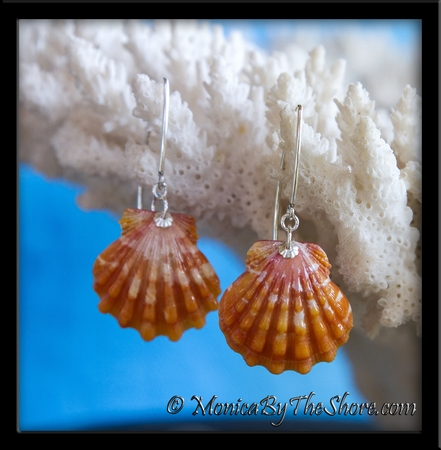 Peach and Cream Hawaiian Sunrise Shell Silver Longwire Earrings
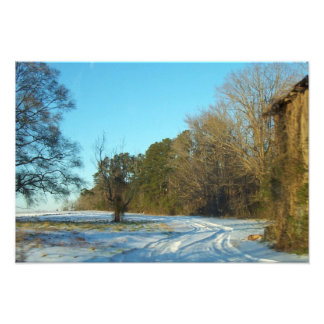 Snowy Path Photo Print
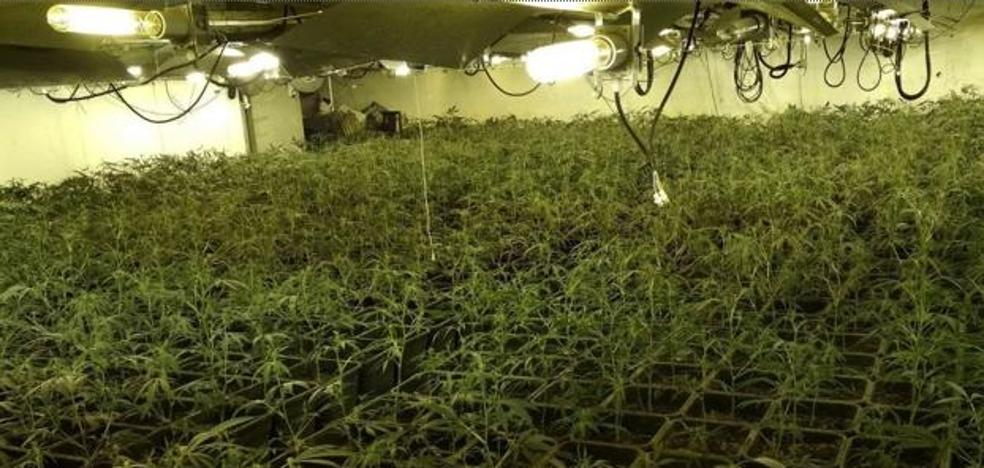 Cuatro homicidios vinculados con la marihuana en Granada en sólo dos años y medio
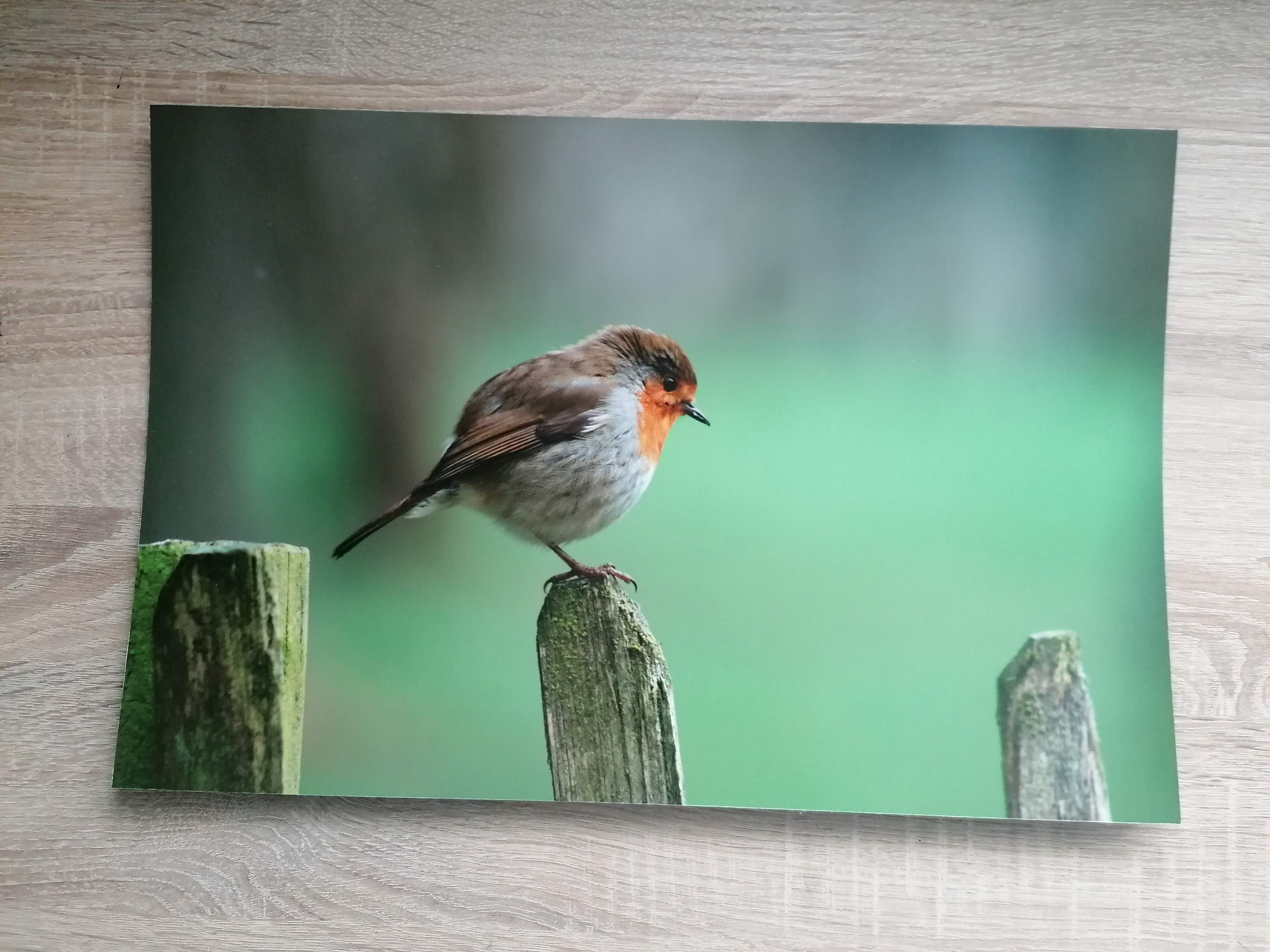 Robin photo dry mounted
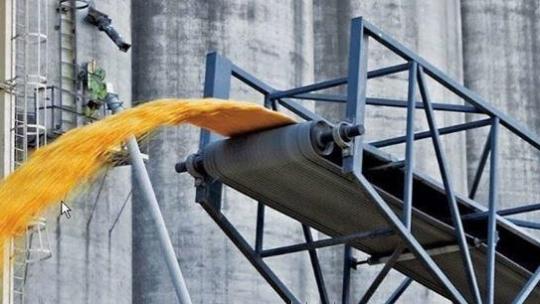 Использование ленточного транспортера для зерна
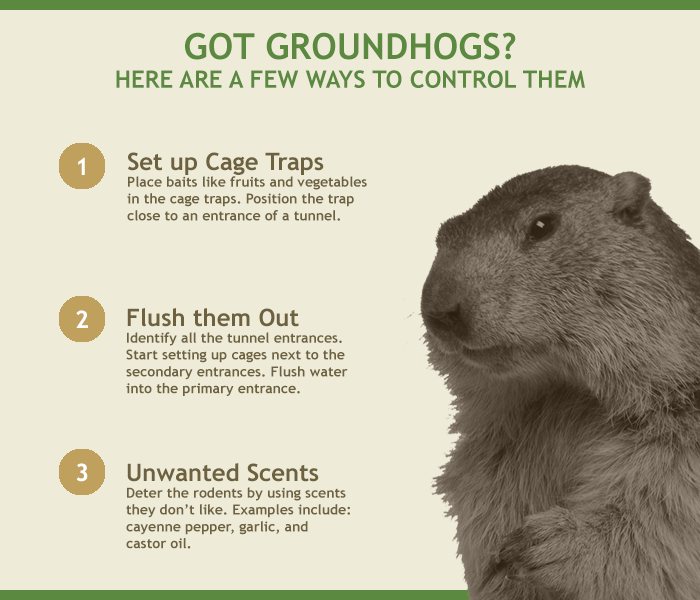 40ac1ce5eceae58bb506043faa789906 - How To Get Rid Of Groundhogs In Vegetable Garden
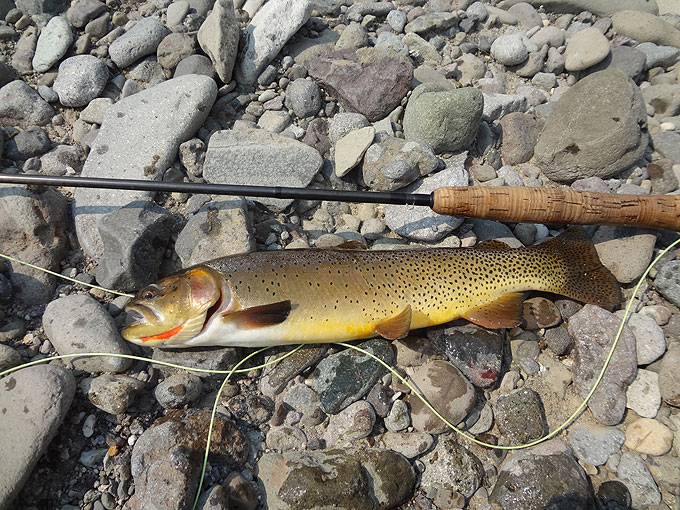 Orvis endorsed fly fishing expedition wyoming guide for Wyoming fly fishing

|---|

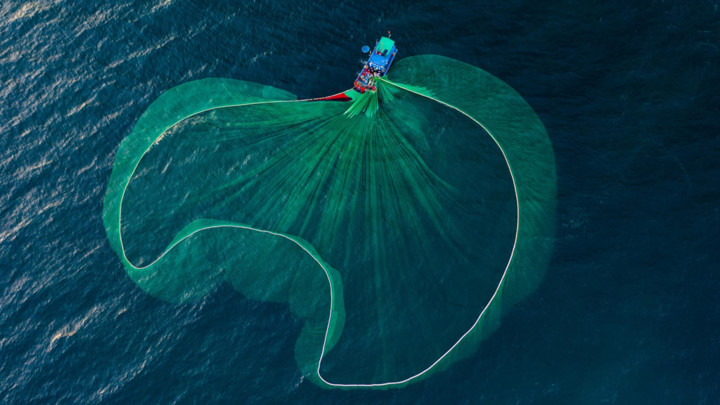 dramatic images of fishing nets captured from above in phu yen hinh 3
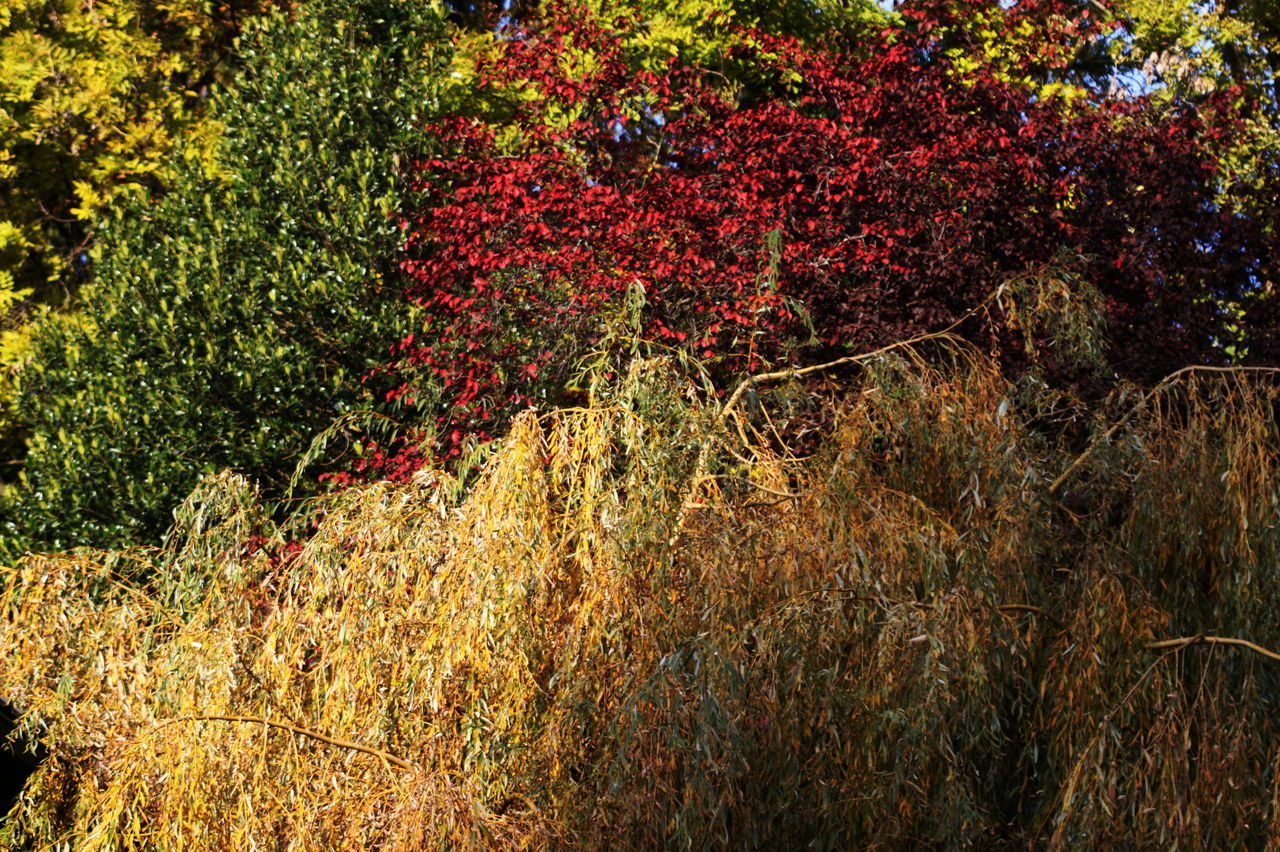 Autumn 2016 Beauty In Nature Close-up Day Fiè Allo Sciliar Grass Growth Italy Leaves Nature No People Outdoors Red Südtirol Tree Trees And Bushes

|---|

Task directions
Those lines of the records above that run from the one containing "Snowy Path Photo Print" through the one containing "Orvis endorsed fly" should be returned exactly, with no pictures among them.

Solution to this problem
 Snowy Path Photo Print
 Cuatro homicidios vinculados con la marihuana en Granada en sólo dos años y medio
 Robin photo dry mounted
 Использование ленточного транспортера для зерна
 40ac1ce5eceae58bb506043faa789906 - How To Get Rid Of Groundhogs In Vegetable Garden
 Orvis endorsed fly fishing expedition wyoming guide for Wyoming fly fishing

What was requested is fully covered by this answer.